▶ _Exercise_
Rewrite all of the data below as a numbered list, omitting the blank lines.

[Entries drawn from a collection]
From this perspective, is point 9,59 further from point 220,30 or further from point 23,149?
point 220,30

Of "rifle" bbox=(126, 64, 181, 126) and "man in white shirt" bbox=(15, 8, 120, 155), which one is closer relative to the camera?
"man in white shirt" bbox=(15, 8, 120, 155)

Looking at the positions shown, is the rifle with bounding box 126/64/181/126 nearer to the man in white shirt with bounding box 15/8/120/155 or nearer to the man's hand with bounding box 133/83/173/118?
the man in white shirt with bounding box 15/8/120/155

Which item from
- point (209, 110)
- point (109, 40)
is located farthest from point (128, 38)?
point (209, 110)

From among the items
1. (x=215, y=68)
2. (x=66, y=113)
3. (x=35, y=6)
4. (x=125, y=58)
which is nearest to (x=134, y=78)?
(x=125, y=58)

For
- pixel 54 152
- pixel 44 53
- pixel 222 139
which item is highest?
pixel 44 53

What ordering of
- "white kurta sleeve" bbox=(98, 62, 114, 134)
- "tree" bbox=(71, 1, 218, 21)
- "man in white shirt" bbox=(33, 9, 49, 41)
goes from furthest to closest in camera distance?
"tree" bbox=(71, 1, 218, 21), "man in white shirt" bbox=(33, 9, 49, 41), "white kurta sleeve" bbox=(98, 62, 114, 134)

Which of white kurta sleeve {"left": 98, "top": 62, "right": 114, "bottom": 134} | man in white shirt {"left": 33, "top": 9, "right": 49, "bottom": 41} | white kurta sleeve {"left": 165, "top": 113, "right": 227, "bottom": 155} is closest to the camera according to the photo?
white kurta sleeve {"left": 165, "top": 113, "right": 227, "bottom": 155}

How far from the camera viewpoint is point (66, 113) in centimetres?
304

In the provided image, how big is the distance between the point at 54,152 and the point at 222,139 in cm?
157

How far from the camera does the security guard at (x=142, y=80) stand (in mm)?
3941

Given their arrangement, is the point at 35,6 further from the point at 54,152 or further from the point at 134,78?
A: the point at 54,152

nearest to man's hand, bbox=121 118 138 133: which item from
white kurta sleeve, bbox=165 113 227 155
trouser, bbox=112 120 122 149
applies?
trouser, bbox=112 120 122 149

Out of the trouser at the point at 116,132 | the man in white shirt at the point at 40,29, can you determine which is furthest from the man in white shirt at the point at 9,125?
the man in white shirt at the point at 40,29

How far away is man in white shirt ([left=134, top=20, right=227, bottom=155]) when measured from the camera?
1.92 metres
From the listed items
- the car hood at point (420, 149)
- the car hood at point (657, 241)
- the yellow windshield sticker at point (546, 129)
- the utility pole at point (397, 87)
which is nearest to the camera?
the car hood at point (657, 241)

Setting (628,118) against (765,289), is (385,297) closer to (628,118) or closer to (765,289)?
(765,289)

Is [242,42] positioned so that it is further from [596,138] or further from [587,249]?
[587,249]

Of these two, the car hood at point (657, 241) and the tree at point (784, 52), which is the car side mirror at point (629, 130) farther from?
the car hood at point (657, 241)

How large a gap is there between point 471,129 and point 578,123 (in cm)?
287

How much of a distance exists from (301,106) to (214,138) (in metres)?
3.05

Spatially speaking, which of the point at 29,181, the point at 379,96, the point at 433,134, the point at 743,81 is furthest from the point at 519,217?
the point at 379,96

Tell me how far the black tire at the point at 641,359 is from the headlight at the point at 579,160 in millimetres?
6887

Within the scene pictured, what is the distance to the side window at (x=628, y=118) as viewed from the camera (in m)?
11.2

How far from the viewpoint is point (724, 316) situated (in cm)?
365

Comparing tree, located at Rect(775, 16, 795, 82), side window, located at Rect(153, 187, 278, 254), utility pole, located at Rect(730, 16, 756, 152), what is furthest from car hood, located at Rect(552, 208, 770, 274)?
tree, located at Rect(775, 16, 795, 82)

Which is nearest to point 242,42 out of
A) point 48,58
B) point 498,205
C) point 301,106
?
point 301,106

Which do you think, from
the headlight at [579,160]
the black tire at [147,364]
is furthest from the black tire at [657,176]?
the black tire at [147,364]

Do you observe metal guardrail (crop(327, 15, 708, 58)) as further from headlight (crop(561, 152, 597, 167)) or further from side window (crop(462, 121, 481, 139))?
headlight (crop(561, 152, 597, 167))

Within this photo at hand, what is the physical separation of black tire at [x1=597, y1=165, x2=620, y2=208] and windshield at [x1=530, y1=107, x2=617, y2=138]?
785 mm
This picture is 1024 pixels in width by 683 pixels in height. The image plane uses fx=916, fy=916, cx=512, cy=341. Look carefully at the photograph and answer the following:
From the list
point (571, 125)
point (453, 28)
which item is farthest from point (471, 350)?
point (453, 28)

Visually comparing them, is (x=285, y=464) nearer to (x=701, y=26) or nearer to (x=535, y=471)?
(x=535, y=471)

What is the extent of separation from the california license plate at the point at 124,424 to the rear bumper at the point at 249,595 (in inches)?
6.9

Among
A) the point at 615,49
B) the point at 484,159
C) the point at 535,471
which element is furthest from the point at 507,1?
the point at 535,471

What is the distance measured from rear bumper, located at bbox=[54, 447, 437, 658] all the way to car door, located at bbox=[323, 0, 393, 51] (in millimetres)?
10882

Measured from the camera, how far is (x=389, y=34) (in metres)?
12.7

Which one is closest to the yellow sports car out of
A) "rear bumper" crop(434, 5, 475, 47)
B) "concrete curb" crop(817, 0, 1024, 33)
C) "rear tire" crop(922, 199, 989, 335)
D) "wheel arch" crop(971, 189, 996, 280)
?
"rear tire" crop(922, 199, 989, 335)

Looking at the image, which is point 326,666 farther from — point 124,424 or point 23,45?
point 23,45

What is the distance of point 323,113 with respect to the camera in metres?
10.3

▶ _Exercise solution_
1. From this perspective, is point 9,59 further from point 220,30 or further from point 23,149?
2. point 220,30
3. Of "rifle" bbox=(126, 64, 181, 126) and "man in white shirt" bbox=(15, 8, 120, 155), which one is closer relative to the camera?
4. "man in white shirt" bbox=(15, 8, 120, 155)
5. Looking at the positions shown, is the rifle with bounding box 126/64/181/126 nearer to the man in white shirt with bounding box 15/8/120/155 or nearer to the man's hand with bounding box 133/83/173/118?
6. the man in white shirt with bounding box 15/8/120/155
7. Which item from
8. - point (209, 110)
9. - point (109, 40)
10. is located farthest from point (128, 38)?
11. point (209, 110)
12. From among the items
13. 1. (x=215, y=68)
14. 2. (x=66, y=113)
15. 3. (x=35, y=6)
16. 4. (x=125, y=58)
17. which is nearest to (x=134, y=78)?
18. (x=125, y=58)
19. For
20. - pixel 54 152
21. - pixel 44 53
22. - pixel 222 139
23. which item is highest?
24. pixel 44 53
25. What ordering of
26. - "white kurta sleeve" bbox=(98, 62, 114, 134)
27. - "tree" bbox=(71, 1, 218, 21)
28. - "man in white shirt" bbox=(33, 9, 49, 41)
29. goes from furthest to closest in camera distance?
30. "tree" bbox=(71, 1, 218, 21), "man in white shirt" bbox=(33, 9, 49, 41), "white kurta sleeve" bbox=(98, 62, 114, 134)
31. Which of white kurta sleeve {"left": 98, "top": 62, "right": 114, "bottom": 134} | man in white shirt {"left": 33, "top": 9, "right": 49, "bottom": 41} | white kurta sleeve {"left": 165, "top": 113, "right": 227, "bottom": 155} is closest to the camera according to the photo?
32. white kurta sleeve {"left": 165, "top": 113, "right": 227, "bottom": 155}
33. How far from the camera viewpoint is point (66, 113) in centimetres?
34. 304
35. In the provided image, how big is the distance between the point at 54,152 and the point at 222,139 in cm?
36. 157
37. How far from the camera does the security guard at (x=142, y=80) stand (in mm)?
38. 3941
39. Given their arrangement, is the point at 35,6 further from the point at 54,152 or further from the point at 134,78?
40. A: the point at 54,152
41. nearest to man's hand, bbox=121 118 138 133: which item from
42. white kurta sleeve, bbox=165 113 227 155
43. trouser, bbox=112 120 122 149
44. applies?
45. trouser, bbox=112 120 122 149
46. Out of the trouser at the point at 116,132 | the man in white shirt at the point at 40,29, can you determine which is furthest from the man in white shirt at the point at 9,125?
47. the man in white shirt at the point at 40,29
48. How far away is man in white shirt ([left=134, top=20, right=227, bottom=155]) when measured from the camera?
49. 1.92 metres
50. From the listed items
51. - the car hood at point (420, 149)
52. - the car hood at point (657, 241)
53. - the yellow windshield sticker at point (546, 129)
54. - the utility pole at point (397, 87)
55. which is nearest to the camera?
56. the car hood at point (657, 241)
57. Setting (628,118) against (765,289), is (385,297) closer to (628,118) or closer to (765,289)?
58. (765,289)
59. Is [242,42] positioned so that it is further from [596,138] or further from [587,249]?
60. [587,249]
61. Of these two, the car hood at point (657, 241) and the tree at point (784, 52), which is the car side mirror at point (629, 130) farther from?
62. the car hood at point (657, 241)
63. How large a gap is there between point 471,129 and point 578,123 (in cm)?
64. 287
65. How much of a distance exists from (301,106) to (214,138) (in metres)?
66. 3.05
67. Spatially speaking, which of the point at 29,181, the point at 379,96, the point at 433,134, the point at 743,81 is furthest from the point at 519,217?
68. the point at 379,96
69. Tell me how far the black tire at the point at 641,359 is from the headlight at the point at 579,160 in millimetres?
70. 6887
71. Within the scene pictured, what is the distance to the side window at (x=628, y=118) as viewed from the camera (in m)?
72. 11.2
73. How far from the viewpoint is point (724, 316) situated (in cm)?
74. 365
75. Comparing tree, located at Rect(775, 16, 795, 82), side window, located at Rect(153, 187, 278, 254), utility pole, located at Rect(730, 16, 756, 152), what is furthest from car hood, located at Rect(552, 208, 770, 274)?
76. tree, located at Rect(775, 16, 795, 82)
77. Which is nearest to point 242,42 out of
78. A) point 48,58
79. B) point 498,205
80. C) point 301,106
81. ?
82. point 301,106
83. Which do you think, from
84. the headlight at [579,160]
85. the black tire at [147,364]
86. is furthest from the black tire at [657,176]?
87. the black tire at [147,364]
88. Do you observe metal guardrail (crop(327, 15, 708, 58)) as further from headlight (crop(561, 152, 597, 167)) or further from side window (crop(462, 121, 481, 139))?
89. headlight (crop(561, 152, 597, 167))
90. Within this photo at hand, what is the physical separation of black tire at [x1=597, y1=165, x2=620, y2=208] and windshield at [x1=530, y1=107, x2=617, y2=138]?
91. 785 mm
92. This picture is 1024 pixels in width by 683 pixels in height. The image plane uses fx=916, fy=916, cx=512, cy=341. Look carefully at the photograph and answer the following:
93. From the list
94. point (571, 125)
95. point (453, 28)
96. which item is farthest from point (471, 350)?
97. point (453, 28)
98. Visually comparing them, is (x=285, y=464) nearer to (x=701, y=26) or nearer to (x=535, y=471)?
99. (x=535, y=471)
100. What is the extent of separation from the california license plate at the point at 124,424 to the rear bumper at the point at 249,595 (in inches)?
101. 6.9
102. Among
103. A) the point at 615,49
104. B) the point at 484,159
105. C) the point at 535,471
106. which element is furthest from the point at 507,1?
107. the point at 535,471
108. What is the distance measured from rear bumper, located at bbox=[54, 447, 437, 658] all the way to car door, located at bbox=[323, 0, 393, 51] (in millimetres)?
109. 10882
110. Measured from the camera, how far is (x=389, y=34) (in metres)?
111. 12.7
112. Which one is closest to the yellow sports car out of
113. A) "rear bumper" crop(434, 5, 475, 47)
114. B) "concrete curb" crop(817, 0, 1024, 33)
115. C) "rear tire" crop(922, 199, 989, 335)
116. D) "wheel arch" crop(971, 189, 996, 280)
117. ?
118. "rear tire" crop(922, 199, 989, 335)
119. Looking at the image, which is point 326,666 farther from — point 124,424 or point 23,45?
120. point 23,45
121. What is the distance of point 323,113 with respect to the camera in metres?
122. 10.3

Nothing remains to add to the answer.